Emkay Global Financial's report on Petronet LNG
While the Tellurian MoU is on till Dec’20 and PLNG is also going for the east-coast terminal, we believe that management is targeting low spot pricing for new LNG and 30% base utilization for a new terminal, implying judicious capital allocation. Q1FY21 EBITDA/APAT declined 11%/13% yoy (up 30%/down 8% qoq) to Rs9.1/5.2bn, beating estimates by 17%/15%, due to 10% higher Dahej volumes, 21% lower Other Expenditure and Kochi tariff/implied spot LNG marketing margin above our estimates. Dahej terminal operated at 82% capacity and Kochi at 14% (in line). Dahej long-term volumes fell 20%, but tolling was down by only 5% qoq.

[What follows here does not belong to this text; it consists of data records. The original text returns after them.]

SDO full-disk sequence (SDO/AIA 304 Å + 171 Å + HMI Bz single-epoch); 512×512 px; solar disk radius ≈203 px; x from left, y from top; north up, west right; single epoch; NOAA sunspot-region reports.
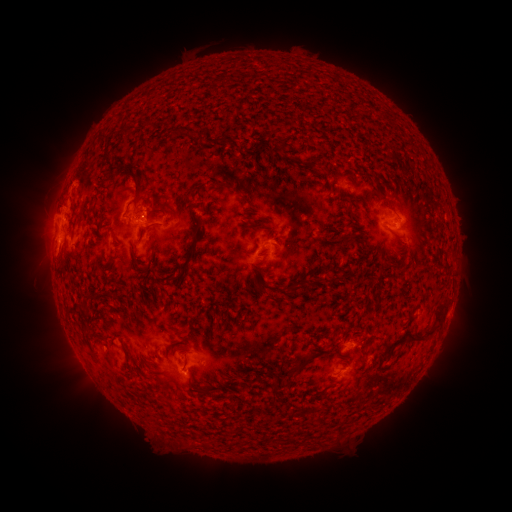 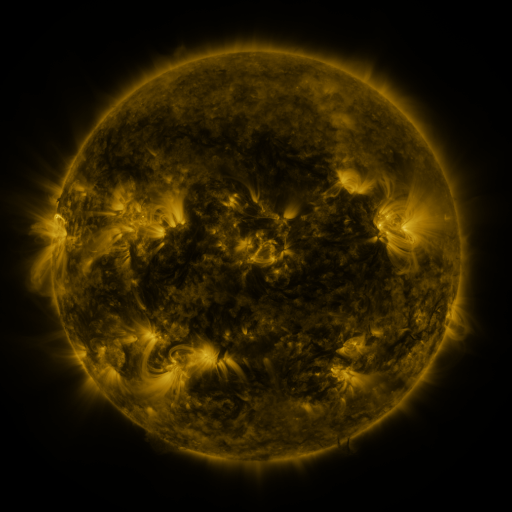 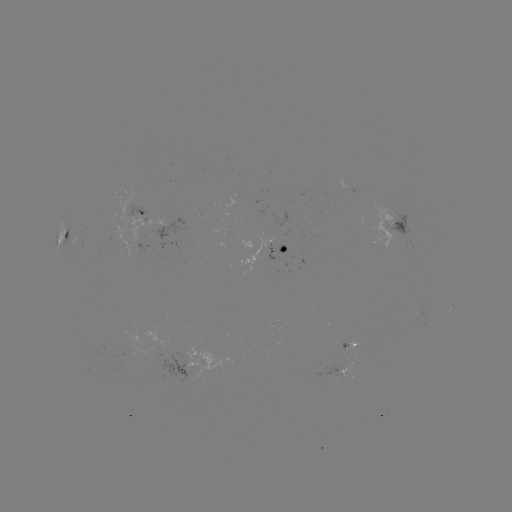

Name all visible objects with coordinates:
spotted active region: (142, 208)
spotted active region: (65, 223)
spotted active region: (396, 227)
spotted active region: (284, 247)
spotted active region: (451, 304)
spotted active region: (351, 344)
spotted active region: (185, 364)
spotted active region: (341, 372)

EBITDA/mmbtu rose 6% yoy/50% qoq (due to Ind-AS 116 impact) to Rs47.9. Spot margin was USD1.9 vs USD0.5/mmbtu est.
Outlook
We upgrade PLNG to Buy with an EW stance. We raise the TP by 4% to Rs300 as we roll over to Sep’22E. We raise FY22/23E EPS by 9%/4%, building in high Dahej volumes and Kochi regas tariff. PLNG is a value pick on resilient earnings and high ROEs.